This repository is associated to the website markdownblog.com.
TLD;DR : A blog-platform engine which uses markdown as the main article format that you can install on your own or use the main website.
The main goal of this application was, in the first place, to allow people to easily create a markdown-based blog using the main site. It would create a subdomain for each user and each user could customize their own blog (background, pagination, truncated articles, information about the author). Now some people are asking me how to install this for their own use. This GitHub repository which was basically just used to version the project files is now an open-source project that people can fork, modify, and use.
This application has been developped using the Flask micro-framework. It uses several plugins such as Flask-Login and Flask-SQLAlchemy. For more informations used during the development of this project, see the requirements.txt file.

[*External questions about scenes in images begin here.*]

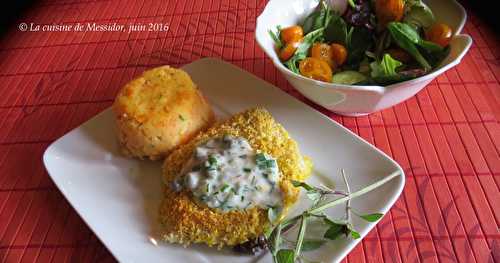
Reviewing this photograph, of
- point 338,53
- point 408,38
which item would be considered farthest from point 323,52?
point 408,38

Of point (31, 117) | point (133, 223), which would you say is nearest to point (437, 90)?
point (133, 223)


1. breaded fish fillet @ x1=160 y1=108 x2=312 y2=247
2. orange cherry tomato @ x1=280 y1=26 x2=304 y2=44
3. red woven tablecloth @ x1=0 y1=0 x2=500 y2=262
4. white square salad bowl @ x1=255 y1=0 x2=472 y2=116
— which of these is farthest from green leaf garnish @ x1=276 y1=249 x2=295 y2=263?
orange cherry tomato @ x1=280 y1=26 x2=304 y2=44

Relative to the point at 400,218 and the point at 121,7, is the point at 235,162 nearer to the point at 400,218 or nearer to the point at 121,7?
the point at 400,218

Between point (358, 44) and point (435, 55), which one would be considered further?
point (358, 44)

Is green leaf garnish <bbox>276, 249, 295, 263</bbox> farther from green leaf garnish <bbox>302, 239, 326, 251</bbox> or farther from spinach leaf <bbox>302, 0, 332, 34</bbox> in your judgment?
spinach leaf <bbox>302, 0, 332, 34</bbox>

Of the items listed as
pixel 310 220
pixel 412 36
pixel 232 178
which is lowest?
pixel 310 220

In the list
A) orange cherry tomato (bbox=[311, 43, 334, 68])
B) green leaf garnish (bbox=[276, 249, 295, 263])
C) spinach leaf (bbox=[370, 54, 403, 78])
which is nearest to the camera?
green leaf garnish (bbox=[276, 249, 295, 263])

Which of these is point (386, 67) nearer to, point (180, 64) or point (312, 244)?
point (312, 244)
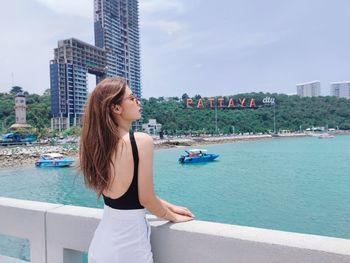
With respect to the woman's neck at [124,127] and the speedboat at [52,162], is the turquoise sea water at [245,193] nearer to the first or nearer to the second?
the speedboat at [52,162]

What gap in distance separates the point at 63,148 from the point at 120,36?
176ft

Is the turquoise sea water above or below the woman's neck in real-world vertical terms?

To install this application, you'll need a Python environment. For now the application is running in Python 3.4.3 (which is the latest stable revision at the moment). I didn't test the application to run with Python 2.7, but feel free to try and open some issues in case there is something wrong. I strongly recommend you to create a virtualenv to run this application. Installing python libraries system-wide has several cons. (Can't have two different versions, if you upgrade once, it will apply to everything on your system, you need root access, etc...). Here is how you can install the application.

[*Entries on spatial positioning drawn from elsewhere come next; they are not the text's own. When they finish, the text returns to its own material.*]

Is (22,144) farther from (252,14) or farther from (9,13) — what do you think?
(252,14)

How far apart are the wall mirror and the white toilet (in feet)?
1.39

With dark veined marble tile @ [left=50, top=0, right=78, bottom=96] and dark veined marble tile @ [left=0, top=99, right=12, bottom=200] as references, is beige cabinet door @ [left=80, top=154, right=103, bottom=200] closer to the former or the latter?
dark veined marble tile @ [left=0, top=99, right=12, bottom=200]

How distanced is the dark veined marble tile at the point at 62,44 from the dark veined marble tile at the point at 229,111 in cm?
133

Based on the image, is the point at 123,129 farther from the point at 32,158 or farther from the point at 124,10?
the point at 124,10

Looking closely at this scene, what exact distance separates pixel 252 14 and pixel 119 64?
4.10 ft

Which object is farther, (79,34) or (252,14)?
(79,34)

# First of all, clone the repo using the https url or ssh.
$ git clone https://github.com/Depado/MarkDownBlog.git
$ cd MarkDownBlog/
# Next command can differ, it may be virtualenv-3.4, pyvenv-3.4 or something like that.
$ virtualenv env
# If using fish shell, use 'activate.fish'.
# If 'source' command doesn't exist, use '.' instead.
$ source env/bin/activate
# Install all the libs.
(env)$ pip install -r requirements.txt
# Create the database and log folders.
# If not using SQLite, database folder isn't needed.
(env)$ mkdir database log
# Now you need to create the 'manage.py' file. Refer to the 'manage.py.example' file. Same with the 'config.py' file.
# Modify the content of those files before saving them !
(env)$ python manage.py create_db
Will add further explanation later.
I recommend using Gunicorn
with Supervisor
and Nginx
. Gunicorn choice may be arguable but I like it because it's simple to setup and runs fine. Will add further explanation later.
See the LICENSE.md file for license rights and limitations (MIT).